A total of 243 children were identified with a diagnosis of neuroblastoma: 79 (32.5%) tumor excision at diagnosis, 94 (38.7%) open incisional biopsy (IB), and 70 (28.8%) PCNB. Compared to IB, there was no significant difference in ability to accurately obtain a primary diagnosis by PCNB (95.7% vs 98.9%, P = .314) or determine MYCN copy number (92.4% vs 97.8%, P = .111). The yield for loss of heterozygosity and tumor ploidy was lower with PCNB versus IB (56.1% vs 90.9%, P < .05; and 58.0% vs. 88.5%, P < .05). Complications did not differ between groups (2.9 % vs 3.3%, P = 1.000), though the PCNB group had fewer blood transfusions and lower opioid usage. Efficacy of PCNB was improved for loss of heterozygosity when a pediatric pathologist evaluated the fresh specimen for adequacy.
PCNB is a less invasive alternative to open biopsy for primary diagnosis and MYCN oncogene status in patients with neuroblastoma. Our data suggest that PCNB could be optimized for complete genetic analysis by standardized protocols and real-time pathology assessment of specimen quality.
影像引导经皮核心针活检(PCNB)越来越多地用于诊断实体肿瘤。本研究的目的是确定 PCNB 是否足以用于神经母细胞瘤的现代生物学特征分析。
由小儿外科肿瘤研究协作组(Pediatric Surgical Oncology Research Collaborative)对 12 家机构的 3 年内患有神经母细胞瘤的儿童进行了一项多机构回顾性研究。收集的数据包括人口统计学、临床细节、活检技术、并发症以及活检对儿童肿瘤组(Children's Oncology Group)用于风险分层的细胞遗传学标志物的充分性。

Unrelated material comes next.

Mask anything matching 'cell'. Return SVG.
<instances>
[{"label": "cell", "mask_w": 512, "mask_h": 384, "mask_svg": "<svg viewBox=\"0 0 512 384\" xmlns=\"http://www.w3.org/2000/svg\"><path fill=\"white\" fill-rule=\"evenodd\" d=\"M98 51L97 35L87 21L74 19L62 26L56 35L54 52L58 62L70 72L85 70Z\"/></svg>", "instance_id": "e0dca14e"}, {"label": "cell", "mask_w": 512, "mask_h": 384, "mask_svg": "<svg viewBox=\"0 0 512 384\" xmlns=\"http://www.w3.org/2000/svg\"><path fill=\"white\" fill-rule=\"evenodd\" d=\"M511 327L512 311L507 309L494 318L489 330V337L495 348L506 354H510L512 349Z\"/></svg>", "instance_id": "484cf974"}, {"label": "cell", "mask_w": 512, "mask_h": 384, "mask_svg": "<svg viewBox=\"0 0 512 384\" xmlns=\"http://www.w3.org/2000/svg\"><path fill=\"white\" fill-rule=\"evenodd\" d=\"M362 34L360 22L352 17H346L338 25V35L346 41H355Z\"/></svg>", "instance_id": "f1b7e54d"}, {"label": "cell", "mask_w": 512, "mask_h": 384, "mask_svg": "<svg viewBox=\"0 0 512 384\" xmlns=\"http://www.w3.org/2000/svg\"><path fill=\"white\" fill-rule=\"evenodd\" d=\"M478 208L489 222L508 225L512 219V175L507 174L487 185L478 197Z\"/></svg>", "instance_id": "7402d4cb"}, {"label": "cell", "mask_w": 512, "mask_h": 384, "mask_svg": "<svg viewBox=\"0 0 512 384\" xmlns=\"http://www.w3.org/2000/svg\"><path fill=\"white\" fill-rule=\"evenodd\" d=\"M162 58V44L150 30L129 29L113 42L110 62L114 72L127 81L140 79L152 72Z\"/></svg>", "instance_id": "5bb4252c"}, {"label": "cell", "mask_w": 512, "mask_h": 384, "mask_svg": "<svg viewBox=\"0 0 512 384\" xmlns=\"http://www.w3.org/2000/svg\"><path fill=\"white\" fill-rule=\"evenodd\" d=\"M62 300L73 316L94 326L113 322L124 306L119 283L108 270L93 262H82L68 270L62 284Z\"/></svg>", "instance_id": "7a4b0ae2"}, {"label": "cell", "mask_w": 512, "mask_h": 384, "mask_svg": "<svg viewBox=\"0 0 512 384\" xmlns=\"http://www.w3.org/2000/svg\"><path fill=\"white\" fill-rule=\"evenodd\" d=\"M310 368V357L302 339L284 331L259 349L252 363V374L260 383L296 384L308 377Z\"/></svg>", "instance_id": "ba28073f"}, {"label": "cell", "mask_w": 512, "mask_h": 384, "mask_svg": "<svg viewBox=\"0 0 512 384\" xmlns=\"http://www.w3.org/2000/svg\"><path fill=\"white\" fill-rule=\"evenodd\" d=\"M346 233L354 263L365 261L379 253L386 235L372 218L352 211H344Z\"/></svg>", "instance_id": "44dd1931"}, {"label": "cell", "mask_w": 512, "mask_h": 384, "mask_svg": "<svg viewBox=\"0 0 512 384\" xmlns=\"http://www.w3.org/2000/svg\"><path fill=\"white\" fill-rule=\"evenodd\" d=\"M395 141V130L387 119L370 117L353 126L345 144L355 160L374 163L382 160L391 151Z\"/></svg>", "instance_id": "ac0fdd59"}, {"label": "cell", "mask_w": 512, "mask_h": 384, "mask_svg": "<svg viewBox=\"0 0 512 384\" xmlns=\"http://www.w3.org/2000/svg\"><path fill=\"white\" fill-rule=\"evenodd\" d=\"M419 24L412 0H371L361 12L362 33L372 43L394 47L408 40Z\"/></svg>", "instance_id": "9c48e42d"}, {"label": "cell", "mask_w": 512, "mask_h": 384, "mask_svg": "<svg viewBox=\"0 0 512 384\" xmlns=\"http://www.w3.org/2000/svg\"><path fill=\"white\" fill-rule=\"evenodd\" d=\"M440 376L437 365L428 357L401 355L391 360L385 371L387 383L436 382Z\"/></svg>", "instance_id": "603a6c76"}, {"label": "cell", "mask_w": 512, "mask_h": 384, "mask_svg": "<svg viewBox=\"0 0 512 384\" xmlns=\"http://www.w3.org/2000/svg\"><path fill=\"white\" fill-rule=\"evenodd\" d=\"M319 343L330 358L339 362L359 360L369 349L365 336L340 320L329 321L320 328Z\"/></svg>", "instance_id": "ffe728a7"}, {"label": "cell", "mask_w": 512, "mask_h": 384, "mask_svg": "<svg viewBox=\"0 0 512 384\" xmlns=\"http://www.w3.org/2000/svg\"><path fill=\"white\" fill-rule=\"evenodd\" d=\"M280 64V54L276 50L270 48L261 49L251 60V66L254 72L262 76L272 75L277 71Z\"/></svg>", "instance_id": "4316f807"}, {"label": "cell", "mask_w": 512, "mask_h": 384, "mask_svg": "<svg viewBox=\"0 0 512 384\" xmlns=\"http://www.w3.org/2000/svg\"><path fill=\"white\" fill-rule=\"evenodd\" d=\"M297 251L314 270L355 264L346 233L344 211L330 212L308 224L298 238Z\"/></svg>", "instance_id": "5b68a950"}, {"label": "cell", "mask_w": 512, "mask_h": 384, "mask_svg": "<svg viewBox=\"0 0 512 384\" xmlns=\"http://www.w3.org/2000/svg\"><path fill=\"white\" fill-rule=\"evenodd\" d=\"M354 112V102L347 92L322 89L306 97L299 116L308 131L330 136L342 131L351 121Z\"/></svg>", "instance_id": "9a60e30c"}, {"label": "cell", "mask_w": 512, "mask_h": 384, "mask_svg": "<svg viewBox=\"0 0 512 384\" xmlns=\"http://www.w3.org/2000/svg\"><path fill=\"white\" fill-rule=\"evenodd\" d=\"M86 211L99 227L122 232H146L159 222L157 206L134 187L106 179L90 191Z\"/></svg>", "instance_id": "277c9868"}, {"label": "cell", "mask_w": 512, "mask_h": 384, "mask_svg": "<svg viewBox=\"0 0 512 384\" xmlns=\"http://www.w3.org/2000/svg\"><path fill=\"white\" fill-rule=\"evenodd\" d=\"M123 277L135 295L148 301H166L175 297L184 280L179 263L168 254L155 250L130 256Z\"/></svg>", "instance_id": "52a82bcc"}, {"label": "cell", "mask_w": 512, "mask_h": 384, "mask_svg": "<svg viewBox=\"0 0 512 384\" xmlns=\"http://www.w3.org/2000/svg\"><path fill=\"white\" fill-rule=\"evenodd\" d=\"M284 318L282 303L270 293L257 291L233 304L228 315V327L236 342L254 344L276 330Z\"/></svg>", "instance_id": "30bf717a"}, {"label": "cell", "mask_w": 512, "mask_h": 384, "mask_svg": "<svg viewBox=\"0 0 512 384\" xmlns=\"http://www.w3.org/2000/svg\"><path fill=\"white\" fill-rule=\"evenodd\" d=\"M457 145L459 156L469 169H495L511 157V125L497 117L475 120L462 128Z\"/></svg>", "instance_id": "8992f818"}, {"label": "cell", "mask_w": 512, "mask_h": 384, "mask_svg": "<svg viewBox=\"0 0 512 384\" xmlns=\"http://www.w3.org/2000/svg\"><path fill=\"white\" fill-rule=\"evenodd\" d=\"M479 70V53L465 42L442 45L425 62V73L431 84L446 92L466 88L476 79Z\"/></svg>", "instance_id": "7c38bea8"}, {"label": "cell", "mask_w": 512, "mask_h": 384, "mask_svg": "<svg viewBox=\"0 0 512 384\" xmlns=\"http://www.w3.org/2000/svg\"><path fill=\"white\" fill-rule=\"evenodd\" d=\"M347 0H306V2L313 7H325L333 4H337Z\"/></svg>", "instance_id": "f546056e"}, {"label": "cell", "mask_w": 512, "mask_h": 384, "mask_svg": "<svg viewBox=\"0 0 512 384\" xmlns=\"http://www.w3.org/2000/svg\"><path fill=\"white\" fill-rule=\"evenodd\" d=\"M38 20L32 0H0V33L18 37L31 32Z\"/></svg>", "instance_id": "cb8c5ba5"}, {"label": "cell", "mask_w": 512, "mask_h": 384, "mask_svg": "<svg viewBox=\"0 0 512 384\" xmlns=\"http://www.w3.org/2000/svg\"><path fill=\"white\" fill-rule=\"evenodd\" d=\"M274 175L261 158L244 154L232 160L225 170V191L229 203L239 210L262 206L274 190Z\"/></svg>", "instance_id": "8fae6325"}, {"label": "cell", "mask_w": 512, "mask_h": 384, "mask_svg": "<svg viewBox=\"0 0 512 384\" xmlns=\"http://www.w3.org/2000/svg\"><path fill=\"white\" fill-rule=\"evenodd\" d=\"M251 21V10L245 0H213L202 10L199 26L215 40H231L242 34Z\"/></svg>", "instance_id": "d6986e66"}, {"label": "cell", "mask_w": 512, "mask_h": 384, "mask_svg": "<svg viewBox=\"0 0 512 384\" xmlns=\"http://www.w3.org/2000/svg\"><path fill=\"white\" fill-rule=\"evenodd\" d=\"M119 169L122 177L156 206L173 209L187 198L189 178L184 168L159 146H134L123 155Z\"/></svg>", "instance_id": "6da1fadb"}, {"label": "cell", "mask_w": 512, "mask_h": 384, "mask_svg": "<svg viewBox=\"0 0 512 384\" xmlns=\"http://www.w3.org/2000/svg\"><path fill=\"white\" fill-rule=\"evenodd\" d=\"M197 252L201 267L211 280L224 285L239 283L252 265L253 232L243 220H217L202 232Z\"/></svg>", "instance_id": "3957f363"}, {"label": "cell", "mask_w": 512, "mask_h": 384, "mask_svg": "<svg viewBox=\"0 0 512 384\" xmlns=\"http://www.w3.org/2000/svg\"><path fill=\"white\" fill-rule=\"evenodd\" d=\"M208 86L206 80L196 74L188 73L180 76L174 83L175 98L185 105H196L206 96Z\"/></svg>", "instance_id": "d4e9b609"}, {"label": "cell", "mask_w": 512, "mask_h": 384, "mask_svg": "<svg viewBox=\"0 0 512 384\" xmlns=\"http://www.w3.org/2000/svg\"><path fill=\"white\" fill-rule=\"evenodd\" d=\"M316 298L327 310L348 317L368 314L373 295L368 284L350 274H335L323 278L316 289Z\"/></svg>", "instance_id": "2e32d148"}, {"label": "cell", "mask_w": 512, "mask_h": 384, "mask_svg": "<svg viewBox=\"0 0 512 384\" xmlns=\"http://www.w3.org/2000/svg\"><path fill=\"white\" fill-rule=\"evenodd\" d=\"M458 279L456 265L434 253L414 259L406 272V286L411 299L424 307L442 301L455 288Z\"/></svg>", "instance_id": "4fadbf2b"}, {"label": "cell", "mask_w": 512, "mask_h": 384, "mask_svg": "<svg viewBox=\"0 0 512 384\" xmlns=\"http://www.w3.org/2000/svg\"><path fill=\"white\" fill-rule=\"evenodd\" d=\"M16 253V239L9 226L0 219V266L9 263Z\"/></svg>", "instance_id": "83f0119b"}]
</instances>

共确定 243 例神经母细胞瘤患儿:79 例(32.5%)诊断时肿瘤切除,94 例(38.7%)开放式切开活检(IB),70 例(28.8%)PCNB。与 IB 相比,PCNB 准确获得原发性诊断的能力没有差异(95.7% vs 98.9%,P=0.314)或确定 MYCN 拷贝数(92.4% vs 97.8%,P=0.111)。PCNB 检测杂合性丢失和肿瘤倍性的检出率低于 IB(56.1% vs 90.9%,P<0.05;58.0% vs 88.5%,P<0.05)。两组之间的并发症没有差异(2.9% vs 3.3%,P=1.000),尽管 PCNB 组输血和阿片类药物使用量较少。当儿科病理学家评估新鲜标本的充分性时,PCNB 对杂合性丢失的效果得到改善。
PCNB 是一种比开放性活检侵入性更小的方法,可用于神经母细胞瘤患者的初步诊断和 MYCN 原癌基因状态。我们的数据表明,通过标准化的方案和实时评估标本质量的病理检查,PCNB 可以优化用于全面的基因分析。